To my mind the juxtaposition of painted decoration, weathered timber and the iron boats oozes authenticity, and comes about as close as I’m likely to get to looking at Eli Aston’s wharf…
It’s an odd thing to say I know, but this yard is my kind of paradise. If I were a lottery winner I’d think in terms of a wharf, a yard, old boats, a hearth for metal working, a shed on rollers under which to spend my days restoring and painting up boats – dreamland!
Stour is an all-wooden motor narrow boat powered by a Bolinder 15 h. p. diesel engine. It was built as a tar tanker in 1937 by Fellows Morton and Clayton at their Uxbridge dockyard for fuel oil carriers Thomas Clayton Ltd of Oldbury. The hull has oak planked sides, elm bottoms and pine deck with a fully fitted traditional boatman’s cabin. She was one of a large fleet of all wooden boats used by that Company for liquid cargo carrying, the main hold area being fully decked over. When new it would have carried refined fuels such as gas oil for powering machinery but as it got older it was used for carrying heavier lubricating oil from the fuel distribution plants on the Manchester Ship Canal. She’s now owned by the Black Country Living Museum, and is based here.
I imagine a working yard would have been like this, a treasure trove of useful odds and ends, the grind stone, the chains, the ash used to dry out the walkways, all against a background of heavy industry, of chimneys, wharves and stores.
Looking into the moveable shed. These open sheds on wheels and rails would have provided boat builders and painters with a degree of cover/protection when working on sections of a boat.

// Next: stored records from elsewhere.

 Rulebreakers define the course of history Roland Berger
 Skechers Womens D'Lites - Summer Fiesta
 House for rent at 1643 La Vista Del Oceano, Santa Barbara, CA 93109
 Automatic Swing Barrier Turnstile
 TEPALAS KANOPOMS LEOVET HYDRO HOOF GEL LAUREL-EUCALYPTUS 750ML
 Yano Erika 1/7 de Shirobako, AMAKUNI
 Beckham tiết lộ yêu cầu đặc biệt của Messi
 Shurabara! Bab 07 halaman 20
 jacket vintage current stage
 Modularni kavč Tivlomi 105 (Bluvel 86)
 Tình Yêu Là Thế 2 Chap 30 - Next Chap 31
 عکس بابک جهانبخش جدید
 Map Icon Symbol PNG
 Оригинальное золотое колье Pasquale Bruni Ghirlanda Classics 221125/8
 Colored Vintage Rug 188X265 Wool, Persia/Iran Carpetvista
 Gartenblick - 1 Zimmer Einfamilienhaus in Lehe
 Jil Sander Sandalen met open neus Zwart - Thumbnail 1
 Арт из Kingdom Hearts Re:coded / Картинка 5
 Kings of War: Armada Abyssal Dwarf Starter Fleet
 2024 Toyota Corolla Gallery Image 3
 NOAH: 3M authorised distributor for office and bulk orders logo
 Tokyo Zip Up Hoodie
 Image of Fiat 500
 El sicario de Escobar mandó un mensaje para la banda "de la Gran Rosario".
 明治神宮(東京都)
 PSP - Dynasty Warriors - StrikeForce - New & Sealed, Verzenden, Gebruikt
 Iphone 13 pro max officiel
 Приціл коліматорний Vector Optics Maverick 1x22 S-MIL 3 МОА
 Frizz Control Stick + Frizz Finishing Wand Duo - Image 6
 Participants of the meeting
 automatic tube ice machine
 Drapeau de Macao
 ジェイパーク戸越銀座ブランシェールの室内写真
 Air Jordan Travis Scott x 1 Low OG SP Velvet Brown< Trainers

A line of e lum (or wooden helm) taken from different narrow boats including day boats. Historically if steerers were changing from one day boat to another they could unhitch their wooden elum and transfer it to the next boat. This collection, leaning against the side of one of the yard’s sheds, seems to include the lighter-built BCN elums and more substantial elums from long-distance butty boats.
Soak up that atmosphere.
The main shed block constructed from a combination of eponymous red brick, corrugated iron and fantastically weather timbers, I’m guessing but sense that the timbers were recycled from the bottom planks of scrapped wooden narrow boats…
An imagined interior, the forge hearth would have been an essential part of Iron Boat Wharf… “Vital to a boat dock was the blacksmith’s forge where knees were shaped, stem bars forged, beam bars and corner plates cut, along with clip plates and shoeing plates to protect bottoms. Helm pintles and gudgeons, tee studs, stove pipes all came from the blacksmith…” Commentary from Drawing 7. in ‘A Boat Builders Sketchbook’ by Ken Keays
A rusting sign from Alfred Matty’s yard, were the buildings saved from that site?
More details of the weathered timbers…
The paint shop? Brushes cleaned against the timber doors?